Kousei is changing. Slowly but surely, the impact that Kaori is having on his life isn’t just something that shocks him – it is moving him to become a better person. In episode six of Your Lie in April (Shigatsu wa Kimi no Uso), the fruit of his relationship with Kaori is beginning to show.
The central figure in this beautiful episode, though, isn’t either Kousei or Kaori, who train and support, respectively, in preparation of the promised competition. It’s instead Tsubaki, who is suffering from a heavy case of jealousy at seeing how close her two friends have become. She misses the intimacy she once had with the Kousei – that special feeling that you may have experienced, too, when you know you’re the most important friend in the world to someone.
But although the action revolves around Tsubaki, it’s Kousei we see growing in episode six. At the end, he trades places with Kaori, a flip image from the one that begins the show, carrying her when she’s injured (physically and emotionally) instead the other way around from when they were kids.
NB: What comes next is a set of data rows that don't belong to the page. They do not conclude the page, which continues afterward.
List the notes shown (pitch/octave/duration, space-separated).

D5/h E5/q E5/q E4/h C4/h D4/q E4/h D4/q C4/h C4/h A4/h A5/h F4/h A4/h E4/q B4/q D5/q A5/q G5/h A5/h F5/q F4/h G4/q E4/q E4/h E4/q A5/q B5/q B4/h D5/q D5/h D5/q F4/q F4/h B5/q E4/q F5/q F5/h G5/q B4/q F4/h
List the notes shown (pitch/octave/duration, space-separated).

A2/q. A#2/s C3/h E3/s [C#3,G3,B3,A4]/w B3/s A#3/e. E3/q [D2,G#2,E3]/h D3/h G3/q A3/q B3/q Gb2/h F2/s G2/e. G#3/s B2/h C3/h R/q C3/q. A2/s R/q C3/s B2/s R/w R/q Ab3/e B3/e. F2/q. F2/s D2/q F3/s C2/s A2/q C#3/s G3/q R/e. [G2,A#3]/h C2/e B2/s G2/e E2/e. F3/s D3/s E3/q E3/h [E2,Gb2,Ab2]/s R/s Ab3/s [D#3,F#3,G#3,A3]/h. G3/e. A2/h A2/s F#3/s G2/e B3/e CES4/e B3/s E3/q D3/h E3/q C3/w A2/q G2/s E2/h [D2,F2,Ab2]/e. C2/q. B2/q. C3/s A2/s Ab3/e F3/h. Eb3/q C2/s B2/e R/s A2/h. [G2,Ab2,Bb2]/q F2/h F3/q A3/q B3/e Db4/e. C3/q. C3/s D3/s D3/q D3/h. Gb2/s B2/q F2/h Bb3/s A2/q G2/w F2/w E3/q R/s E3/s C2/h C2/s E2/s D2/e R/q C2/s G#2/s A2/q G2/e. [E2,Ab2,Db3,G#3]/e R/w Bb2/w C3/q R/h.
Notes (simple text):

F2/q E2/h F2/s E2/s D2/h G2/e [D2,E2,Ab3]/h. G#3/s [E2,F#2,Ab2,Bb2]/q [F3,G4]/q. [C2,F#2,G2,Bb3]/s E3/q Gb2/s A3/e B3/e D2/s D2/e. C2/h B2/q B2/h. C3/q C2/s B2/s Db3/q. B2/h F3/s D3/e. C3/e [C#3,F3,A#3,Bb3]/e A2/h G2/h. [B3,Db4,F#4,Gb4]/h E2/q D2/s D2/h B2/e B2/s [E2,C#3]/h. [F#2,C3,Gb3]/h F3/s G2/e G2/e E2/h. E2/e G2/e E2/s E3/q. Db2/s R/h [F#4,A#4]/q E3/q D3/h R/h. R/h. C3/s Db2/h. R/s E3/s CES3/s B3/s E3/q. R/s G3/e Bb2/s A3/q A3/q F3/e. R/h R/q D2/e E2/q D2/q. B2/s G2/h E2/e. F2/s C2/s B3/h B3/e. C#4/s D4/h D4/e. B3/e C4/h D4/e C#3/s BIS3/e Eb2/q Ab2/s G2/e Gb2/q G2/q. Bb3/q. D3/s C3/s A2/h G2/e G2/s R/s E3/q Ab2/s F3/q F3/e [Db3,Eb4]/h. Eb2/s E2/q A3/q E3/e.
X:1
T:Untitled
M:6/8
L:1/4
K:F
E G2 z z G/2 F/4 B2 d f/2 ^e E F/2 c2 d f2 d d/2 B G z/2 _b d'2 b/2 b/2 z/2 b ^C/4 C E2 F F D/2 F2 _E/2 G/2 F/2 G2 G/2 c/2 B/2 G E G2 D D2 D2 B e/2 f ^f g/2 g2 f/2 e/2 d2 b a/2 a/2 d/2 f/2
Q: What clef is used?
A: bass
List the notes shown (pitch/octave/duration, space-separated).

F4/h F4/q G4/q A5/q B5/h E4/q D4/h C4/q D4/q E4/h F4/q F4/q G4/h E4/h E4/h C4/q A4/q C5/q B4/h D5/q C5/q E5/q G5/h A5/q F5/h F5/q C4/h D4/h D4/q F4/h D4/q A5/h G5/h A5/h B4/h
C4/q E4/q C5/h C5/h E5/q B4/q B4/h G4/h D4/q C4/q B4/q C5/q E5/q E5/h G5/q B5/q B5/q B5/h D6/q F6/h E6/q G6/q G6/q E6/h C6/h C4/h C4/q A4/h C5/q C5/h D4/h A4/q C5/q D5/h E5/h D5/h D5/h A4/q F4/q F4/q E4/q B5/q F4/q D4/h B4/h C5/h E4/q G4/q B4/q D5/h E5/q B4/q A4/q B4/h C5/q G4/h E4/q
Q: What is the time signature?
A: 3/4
He shows compassion, strength, and maturity as he’s there for Tsubaki – maybe for the first time in her life.
Kousei also demonstrates his growth in a scene with Kaori, where the blonde tearfully apologizes for making him suffer through her aggressive pushiness. But again, Kousei responds maturely, thanking Kaori that she’s pushed him so, because he needed it.
Growing up is hard sometimes. It takes courage and it almost never comes without a few bumps in the road. Suffering is a sign that change may occur if we follow the right way – if we turn our “suffering into notes.”
A relationship with God is no different. The Bible never promises that when we become Christians, life will be hunky dory. We’ll suffer just as we have before – in fact, maybe even more so as we’re forced to face those dusty, stowed away pains in our heart, just as Kousei must face the dusty piano topped with piles of books. A response to the gospel is radical and whole – we can no longer hide these hidden pains away, not if we really believe what we claim to.
But it takes time. As Kousei barrels toward the competition, his improvement is very slow in coming. It’s ugly and off-key. And so it is with the Christian life. Conversion doesn’t mean perfection. As we let the grace of God work within us and come to understand the Father’s love for us, we face our demons, within and without, and progress toward becoming more than we once were.
Again, it takes time. It can be painful. And there will be setbacks. We’ll need the support of fellow “musicians,” the music of prayer and the word, and plenty of grace, forgiveness, and patience – the time that “musicians need to gaze up at the sky.” But change will come. The dusty pianos within us are now clean – we’re given new hearts. And in time, we’ll be able to hear those notes – and we’ll see beautiful music play out in our lives.